We can highlight the differences, subtle and in no way compromising, between videt (‘he sees’, in the narrative present) and er sah (“he was seeing”, “he saw”, in the Präteritum); and inquit (“he says”, present tense) — a defective and extremely frequent verba dicendi employed to mark the characters’ speeches — and antwortete (“he answered” “he was answering”, also in the Präteritum). In another passage — “Patrue”, ductor ait, “cum plena crepuscula mundum / Induerint, coeptum perficiemus iter . . .” (vv. 653-4) — induerint, a beautiful image for the twilight as an adornment that dresses the world, is translated as hereinbrechen (“supervene, fall over, break in”, p. 79), perhaps because it is unpalatable as a metaphor in German.[9]

Notes

[1] For example, Heinrich der Glichesaere’s Îsengrines nôt (“Isengrin’s tribulation”, c. 1180) and Rainaldo e Lesengrino (written in a mix of French and Venetian, c. fourteenth century). Rainaldo e Lesengrino, a cura di Anna Lomazzi. Firenze: Leo S. Olschki Ed., 1972.

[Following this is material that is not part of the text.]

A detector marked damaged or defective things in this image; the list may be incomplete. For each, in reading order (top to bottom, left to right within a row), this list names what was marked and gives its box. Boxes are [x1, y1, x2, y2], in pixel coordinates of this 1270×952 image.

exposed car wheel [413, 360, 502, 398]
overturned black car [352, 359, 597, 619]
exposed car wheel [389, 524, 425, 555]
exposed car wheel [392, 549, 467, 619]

[2] In 1959, to cite a single example of an adaptation to other media, René Goscinny and Albert Uderzo were planning a comic adaptation of Renart for the first issue of the Pilote magazine, when they learned that Jean Trubert was already publishing his own comic story in the concurrent Bravo. Desperate for an alternative and without much time, they ended up creating Asterix instead.

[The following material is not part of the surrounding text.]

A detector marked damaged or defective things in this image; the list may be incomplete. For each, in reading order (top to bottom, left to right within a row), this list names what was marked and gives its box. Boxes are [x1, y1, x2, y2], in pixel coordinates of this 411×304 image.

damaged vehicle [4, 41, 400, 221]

[3] Preserved in the Deutsche Staatsbibliothek of Berlin, ms. Diez. B. Santen 60

[4] The editions/translations of Ysengrimus found by us published so far, in addition to Schilling’s, are:
1. Reinhart Fuchs aus dem neunten und zwölften Jahrhundert / Reinardus Vulpes: carmen epicum seculis IX et XII conscriptum, ed. Franz Joseph Mone. Stuttgart; Tübingen: 1832.
2. Ysengrimus, ed. Ernst Voigt. Halle: 1884.
3. Isengrimus, ed./transl. Albert Schönfelder. Münster; Köln: 1955.
4. Ysengrimus by Magister Nivardus, transl. F. J. Sypher & Eleanor Sypher. New York: 1980.
5. Ysengrimus: Text with Translation, Commentary and Introduction, ed. Jill Mann. Leiden: 1987.
6. Le Roman d’Ysengrin, transl. Élisabeth Charbonnier. Les Belles Lettres, 1991.
7. Ysengrimus, transl. Mark Nieuwenhuis. Amsterdam: 1997.
8. Ysengrimus, ed./transl. Jill Mann. Cambridge, MA; London: Harvard University Press, 2013.

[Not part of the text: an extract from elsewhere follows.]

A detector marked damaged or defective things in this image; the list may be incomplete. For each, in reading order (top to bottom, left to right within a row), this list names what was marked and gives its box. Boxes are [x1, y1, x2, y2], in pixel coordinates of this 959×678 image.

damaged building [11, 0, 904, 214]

[5] See note 4, item 2. Voigt’s edition can be read online from a number of webpages, including Google Books and the Internet Archive.

[6] A sample of Mann’s first edition can be found on Google Books.

[7] The titles published within the Tusculum series adapt, as a rule and whenever possible, the medieval spelling to that consecrated by the teaching tradition of classical Latin, in order to reach a larger reading public, more accustomed to this spelling.

[8] This is how Mann (2013, p. 33) translates the same passage: « Finally when everything is over this fellow turns up, and as he sees the loop by which the smoky roof had held the tied-up haunch, he cries out “Where’s my bit?” The monk replies to his cry: “Brother, your demand is rashly made . . .”»

[9] It is apparently unpalatable in English as well, for Mann equally translates it as “has fallen on” (2013, p. 47).